The paper presents the following principal theorems:
- Theorem 2.1: In a right triangle (∠B = 90°), the lines AY₂, CY₁, and X₈X₂₀ are concurrent.
- Theorem 2.2: In a right triangle with ∠ACB = 30°, the lines AY₁, BY₂, and X₈X₂₁ are concurrent.
- Theorem 2.4: In a right triangle, BX₈ is perpendicular to Y₁Y₂, using the fact that BX₈ and X₁X₃ share the same point at infinity.
- Theorem 3.1: In any triangle with ∠C = 60°, AY₁, BY₂, and X₃X₈ are concurrent.
- Theorems 4.3–4.6: For a “heptagonal” triangle (angles π/7, 2π/7, 4π/7), various parallelisms and angle equalities hold among reflections of Y₁, the incenter X₁, the circumcenter X₃, and other X‑centers (X₂₁, X₂₈, etc.). The proofs rely on eliminating u and substituting the sine ratios that define the side lengths.
- Theorems 5.1–5.5: When Y₁Y₂ passes through a vertex, it is a median; when B Y₁ is a median, Y₁ divides it in the ratio 2b : 2a−b; analogous statements hold for Y₂. Moreover, a triangle is harmonic (one side equals the harmonic mean of the other two) if and only if Y₁Y₂ passes through a vertex.
Each theorem is accompanied by a “pure synthetic proof?” open question, highlighting that the current proofs are heavily computational. The authors also list three additional theorems (4.7–4.9) involving other triangle centers (X₅, X₂₁, X₂₈) whose proofs are omitted due to their computational intensity.

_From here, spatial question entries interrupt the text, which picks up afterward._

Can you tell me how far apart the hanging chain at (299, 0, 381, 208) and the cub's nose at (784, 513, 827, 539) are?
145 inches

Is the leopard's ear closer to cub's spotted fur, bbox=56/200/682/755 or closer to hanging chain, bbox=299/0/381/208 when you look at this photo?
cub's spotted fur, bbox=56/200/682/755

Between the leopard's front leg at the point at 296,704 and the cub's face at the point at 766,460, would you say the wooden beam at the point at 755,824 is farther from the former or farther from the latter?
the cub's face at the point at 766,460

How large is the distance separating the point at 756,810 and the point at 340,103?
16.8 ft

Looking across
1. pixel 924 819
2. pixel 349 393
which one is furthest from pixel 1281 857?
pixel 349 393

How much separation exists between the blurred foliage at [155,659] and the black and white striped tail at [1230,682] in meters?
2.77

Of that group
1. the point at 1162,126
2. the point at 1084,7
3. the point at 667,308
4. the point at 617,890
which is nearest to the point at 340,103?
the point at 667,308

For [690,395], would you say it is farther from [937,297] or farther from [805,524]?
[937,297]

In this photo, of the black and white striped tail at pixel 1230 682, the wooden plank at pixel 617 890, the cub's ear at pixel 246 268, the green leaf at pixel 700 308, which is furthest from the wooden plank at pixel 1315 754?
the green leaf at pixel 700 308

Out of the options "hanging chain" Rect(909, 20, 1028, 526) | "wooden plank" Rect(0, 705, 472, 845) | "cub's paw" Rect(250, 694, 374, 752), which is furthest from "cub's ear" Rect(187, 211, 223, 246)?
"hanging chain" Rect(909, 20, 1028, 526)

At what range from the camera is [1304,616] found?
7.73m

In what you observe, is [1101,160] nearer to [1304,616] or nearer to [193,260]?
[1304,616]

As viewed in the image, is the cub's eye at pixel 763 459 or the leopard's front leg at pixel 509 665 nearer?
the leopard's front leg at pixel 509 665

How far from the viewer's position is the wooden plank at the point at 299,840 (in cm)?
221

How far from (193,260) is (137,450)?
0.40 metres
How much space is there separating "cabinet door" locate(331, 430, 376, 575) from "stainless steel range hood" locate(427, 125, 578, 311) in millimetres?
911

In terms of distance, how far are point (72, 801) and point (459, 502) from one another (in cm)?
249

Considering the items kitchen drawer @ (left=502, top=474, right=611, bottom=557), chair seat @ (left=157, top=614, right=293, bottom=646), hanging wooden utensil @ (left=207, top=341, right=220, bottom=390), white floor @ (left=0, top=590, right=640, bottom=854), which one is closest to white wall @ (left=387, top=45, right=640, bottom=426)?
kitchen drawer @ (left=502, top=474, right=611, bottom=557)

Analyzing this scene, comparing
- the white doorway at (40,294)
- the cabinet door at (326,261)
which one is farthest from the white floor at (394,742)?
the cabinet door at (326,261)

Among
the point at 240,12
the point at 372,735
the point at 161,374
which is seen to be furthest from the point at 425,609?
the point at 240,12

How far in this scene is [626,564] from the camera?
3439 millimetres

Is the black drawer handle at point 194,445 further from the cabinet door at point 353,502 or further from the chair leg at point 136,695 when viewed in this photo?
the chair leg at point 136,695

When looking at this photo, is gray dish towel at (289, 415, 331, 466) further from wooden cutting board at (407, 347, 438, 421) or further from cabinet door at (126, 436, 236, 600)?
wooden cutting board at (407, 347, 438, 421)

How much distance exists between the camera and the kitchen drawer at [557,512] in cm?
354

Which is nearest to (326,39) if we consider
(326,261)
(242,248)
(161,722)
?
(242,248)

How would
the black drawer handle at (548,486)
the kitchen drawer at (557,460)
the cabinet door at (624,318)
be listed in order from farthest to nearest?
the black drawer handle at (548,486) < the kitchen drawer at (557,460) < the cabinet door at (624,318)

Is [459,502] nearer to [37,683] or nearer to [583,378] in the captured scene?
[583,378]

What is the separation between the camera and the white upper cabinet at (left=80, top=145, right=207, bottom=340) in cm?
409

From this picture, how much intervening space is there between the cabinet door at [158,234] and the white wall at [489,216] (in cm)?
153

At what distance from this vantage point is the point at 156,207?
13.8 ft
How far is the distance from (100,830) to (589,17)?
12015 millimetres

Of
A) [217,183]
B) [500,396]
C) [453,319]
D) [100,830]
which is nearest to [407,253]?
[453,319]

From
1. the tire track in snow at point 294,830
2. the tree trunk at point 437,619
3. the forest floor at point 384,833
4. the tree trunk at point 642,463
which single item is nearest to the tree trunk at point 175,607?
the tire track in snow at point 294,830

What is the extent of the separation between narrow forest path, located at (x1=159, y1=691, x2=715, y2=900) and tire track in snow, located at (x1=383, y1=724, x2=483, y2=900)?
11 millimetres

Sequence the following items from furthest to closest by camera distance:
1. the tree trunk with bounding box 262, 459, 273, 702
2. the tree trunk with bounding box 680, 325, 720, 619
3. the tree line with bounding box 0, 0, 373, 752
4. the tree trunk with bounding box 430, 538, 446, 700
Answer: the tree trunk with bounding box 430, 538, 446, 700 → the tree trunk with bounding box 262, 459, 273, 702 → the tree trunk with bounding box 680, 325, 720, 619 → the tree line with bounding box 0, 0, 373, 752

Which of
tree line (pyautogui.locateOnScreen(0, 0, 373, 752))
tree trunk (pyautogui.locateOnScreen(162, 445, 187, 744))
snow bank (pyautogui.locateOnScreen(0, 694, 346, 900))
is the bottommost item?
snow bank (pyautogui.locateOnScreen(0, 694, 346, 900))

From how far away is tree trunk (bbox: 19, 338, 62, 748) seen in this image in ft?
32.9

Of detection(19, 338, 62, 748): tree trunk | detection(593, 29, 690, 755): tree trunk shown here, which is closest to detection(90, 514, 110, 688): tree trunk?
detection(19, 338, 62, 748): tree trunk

In conclusion, the paper demonstrates that computer‑assisted exploration can uncover non‑trivial geometric relationships involving the relatively obscure Yff points. By translating the problem into barycentric coordinates and leveraging symbolic elimination, the authors provide rigorous algebraic proofs for a variety of special triangle families. However, the reliance on massive symbolic computation leaves the classical synthetic geometry community with open challenges: to find elegant, coordinate‑free proofs for the presented results and to deepen the conceptual understanding of why Yff points interact so richly with classical triangle centers in these special configurations. The work thus opens a fertile avenue for future research at the intersection of computational algebra and synthetic Euclidean geometry.